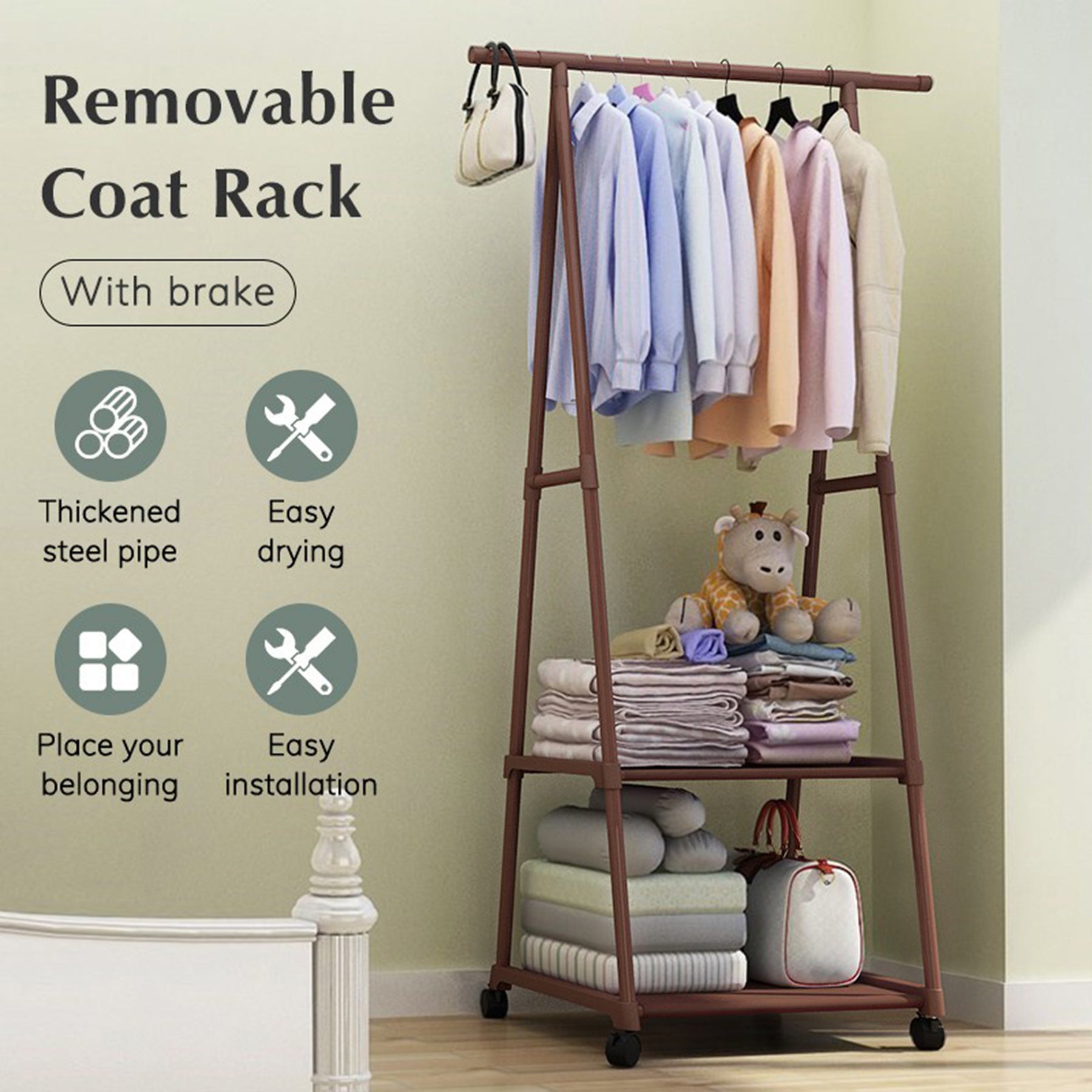 Light Weight Bearing Clothing Rack, Rolling Garment Rack for Hanging Clothes, Stand Coat Racks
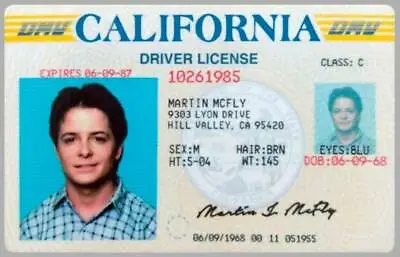 Marty McFly Drivers License ID Card Back To The Future BTTF Michael J. Fox Prop • $6.50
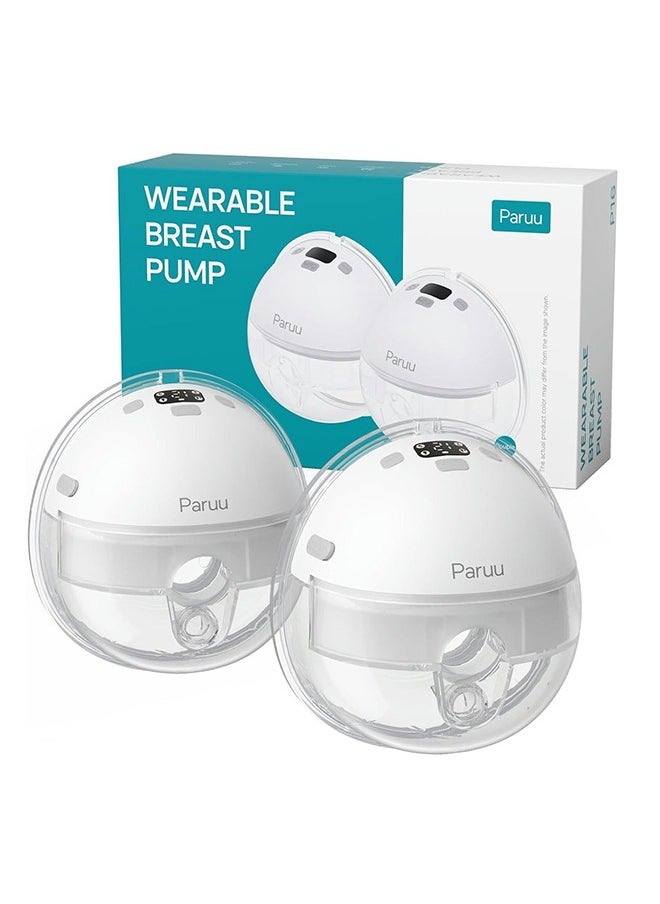 Paruu P16 Hands-Free Electric Wearable Breast Pump With Strong Suction, Low Noise, 4 Modes And 12 Levels, 19/21 MM Insert Accessories, 2 Pieces 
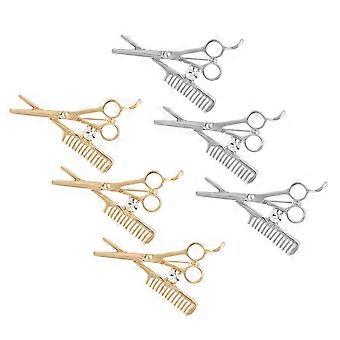 8pcs Hair Clipper Comb Brooch Creative Alloy Badge Barber Clothing Accessory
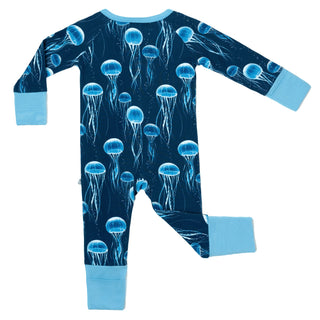 Blue Jellies | Convertible Bamboo Zipper Baby Pajamas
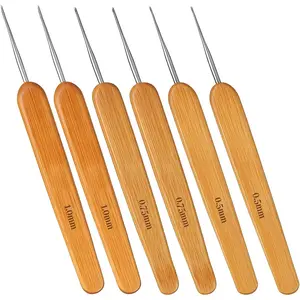 6 count Dreadlock Crochet Hooks for Hair, 0.5/0.75/1.0mm Single Loc  for Dreads, Weaving Crochet for Braid Craft, Excellent for Maintaining Real Dread Loc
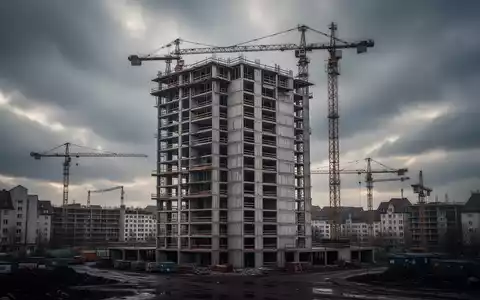 Ein verlassenes, teilweise fertiggestelltes Betonhochhaus unter einem dramatischen Himmel in einer deutschen Stadt, Kräne stehen still. - Foto: über boerse-global.de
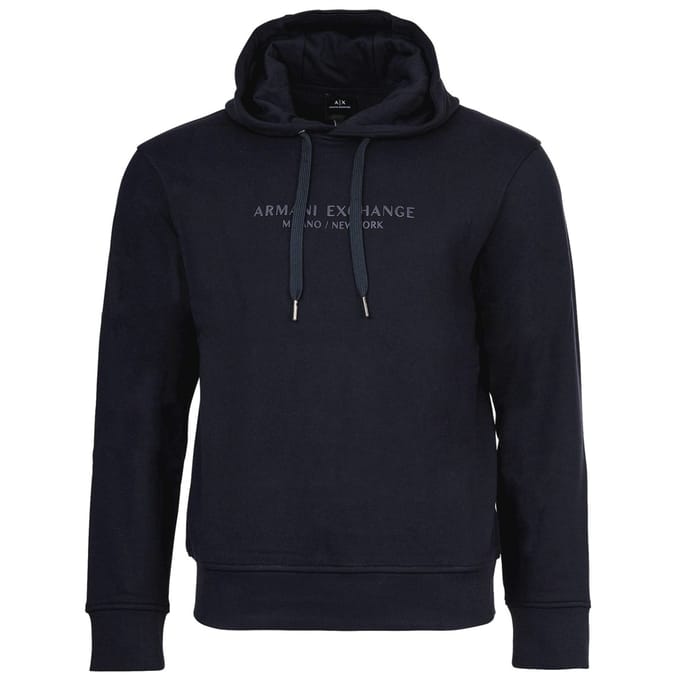 Printed Hooded Cotton Sweatshirt with Long Sleeves - Blue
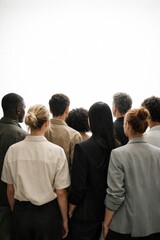 Fototapeta premium Diverse group facing forward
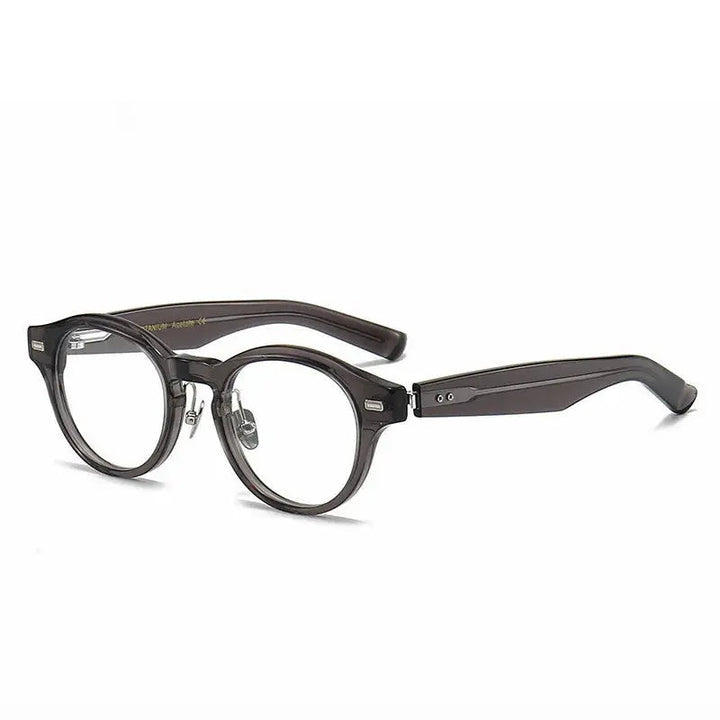 Aimee Unisex Full Rim Round Titanium Acetate Eyeglasses 14150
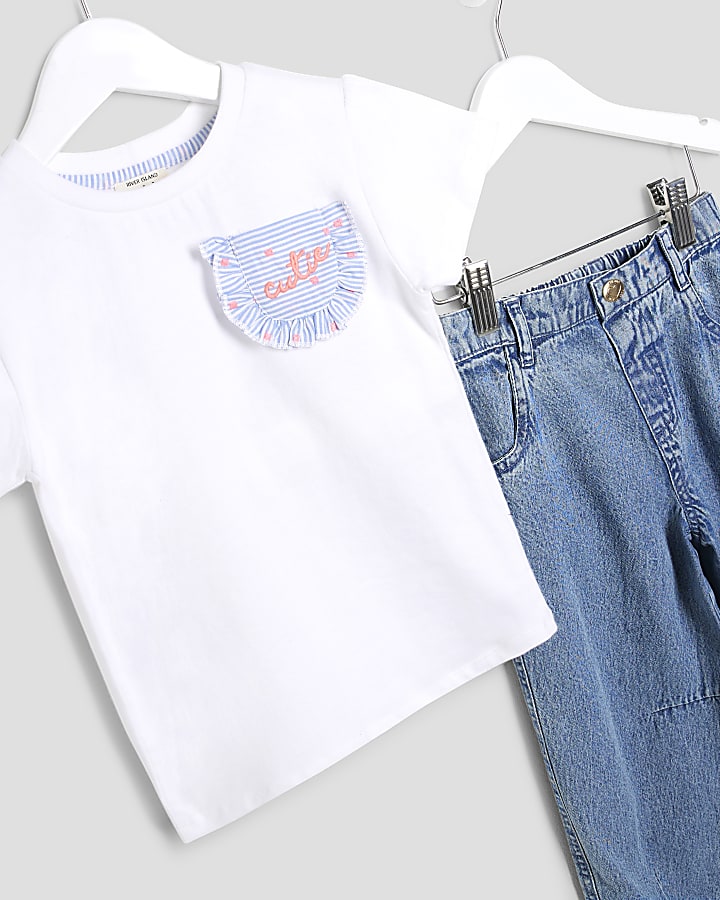 Mini Girls White Cutie T-Shirt And Jeans Set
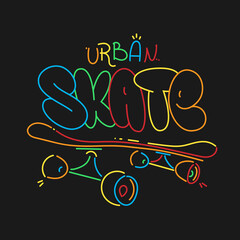 Skate board typography print, t-shirt graphics. vector Urban skateboarding tee. © rosovskyi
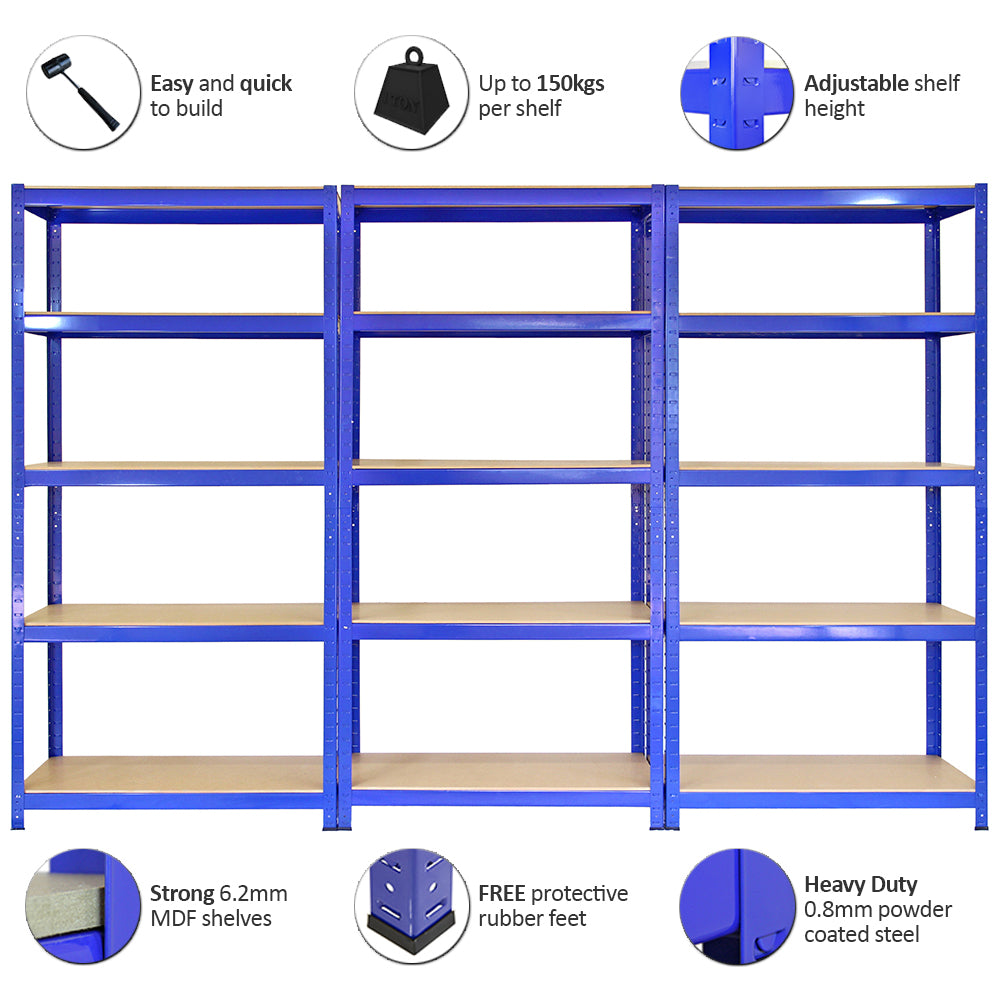 Monster Racking T-Rax Rayonnage Étagère Robuster, Bleu, 75cm L, 30cm P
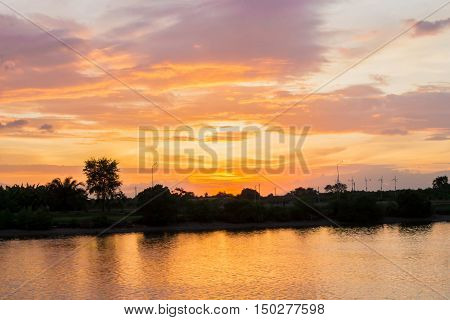 Wonderful sunset on Pakpanang River ,Nakhon Si Thammarat ,Thailand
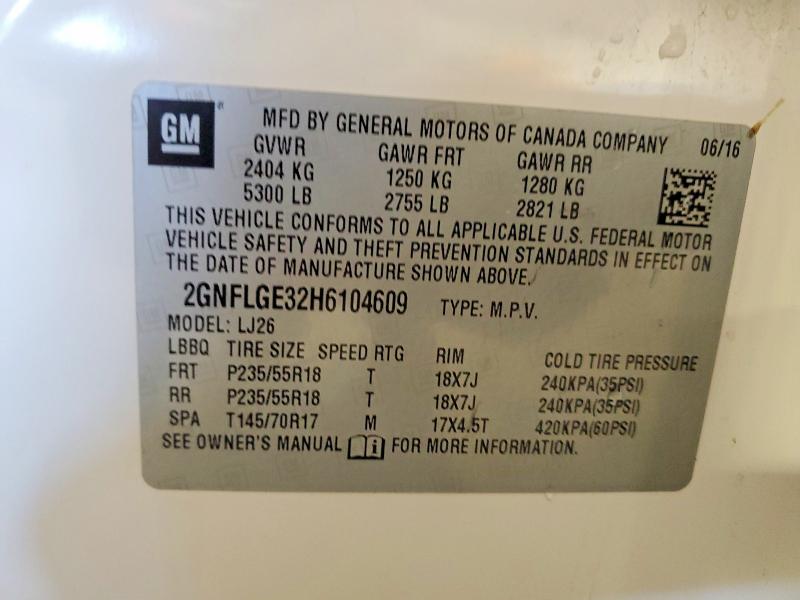 50577066 :رقم المزاد ، 2GNFLGE32H6104609 vin ، 2017 Chevrolet Equinox مزاد بيع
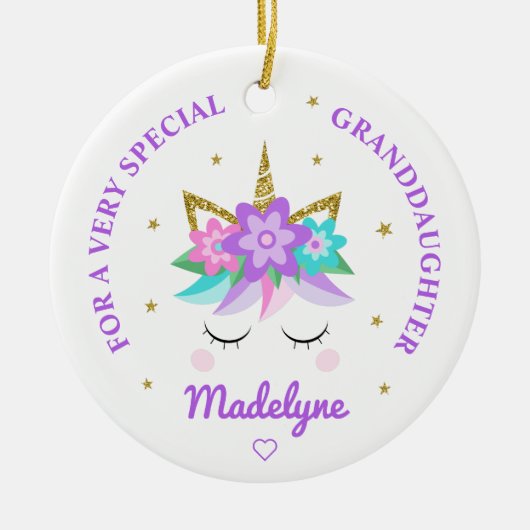 Großtochter Unicorn Purple Blumen Personalisiert Keramik Ornament (Vorne)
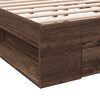 vidaXL Bedframe met lades bewerkt hout bruin eikenkleurig 135x190 cm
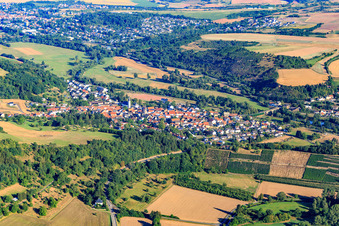 View of the Nahe valley from the south in Staudernheim in the state Rhineland-Palatinate, Germany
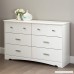 South Shore Tiara 6-Drawer Double Dresser Pure White with Jewel-Like Handles - B016VE4QSU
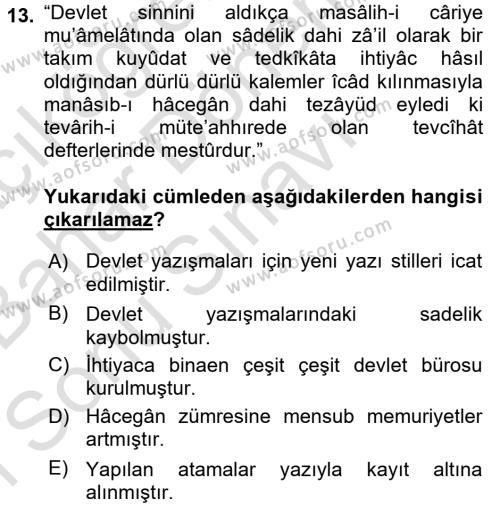 Osmanlı Türkçesi 2 Dersi 2015 - 2016 Yılı (Final) Dönem Sonu Sınavı 13. Soru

#####

◆ Job ◆
Could you edit the data above so that "Clothing" becomes "Apparel" everywhere it appears, with nothing else changed? Give back only the text lines, without the pictures.

◆ Exercise solution ◆
 Light Weight Bearing Apparel Rack, Rolling Garment Rack for Hanging Clothes, Stand Coat Racks
 Marty McFly Drivers License ID Card Back To The Future BTTF Michael J. Fox Prop • $6.50
 Paruu P16 Hands-Free Electric Wearable Breast Pump With Strong Suction, Low Noise, 4 Modes And 12 Levels, 19/21 MM Insert Accessories, 2 Pieces 
 8pcs Hair Clipper Comb Brooch Creative Alloy Badge Barber Apparel Accessory
 Blue Jellies | Convertible Bamboo Zipper Baby Pajamas
 6 count Dreadlock Crochet Hooks for Hair, 0.5/0.75/1.0mm Single Loc  for Dreads, Weaving Crochet for Braid Craft, Excellent for Maintaining Real Dread Loc
 Ein verlassenes, teilweise fertiggestelltes Betonhochhaus unter einem dramatischen Himmel in einer deutschen Stadt, Kräne stehen still. - Foto: über boerse-global.de
 Printed Hooded Cotton Sweatshirt with Long Sleeves - Blue
 Fototapeta premium Diverse group facing forward
 Aimee Unisex Full Rim Round Titanium Acetate Eyeglasses 14150
 Mini Girls White Cutie T-Shirt And Jeans Set
 Skate board typography print, t-shirt graphics. vector Urban skateboarding tee. © rosovskyi
 Monster Racking T-Rax Rayonnage Étagère Robuster, Bleu, 75cm L, 30cm P
 Wonderful sunset on Pakpanang River ,Nakhon Si Thammarat ,Thailand
 50577066 :رقم المزاد ، 2GNFLGE32H6104609 vin ، 2017 Chevrolet Equinox مزاد بيع
 Großtochter Unicorn Purple Blumen Personalisiert Keramik Ornament (Vorne)
 vidaXL Bedframe met lades bewerkt hout bruin eikenkleurig 135x190 cm
 View of the Nahe valley from the south in Staudernheim in the state Rhineland-Palatinate, Germany
 South Shore Tiara 6-Drawer Double Dresser Pure White with Jewel-Like Handles - B016VE4QSU
 Osmanlı Türkçesi 2 Dersi 2015 - 2016 Yılı (Final) Dönem Sonu Sınavı 13. Soru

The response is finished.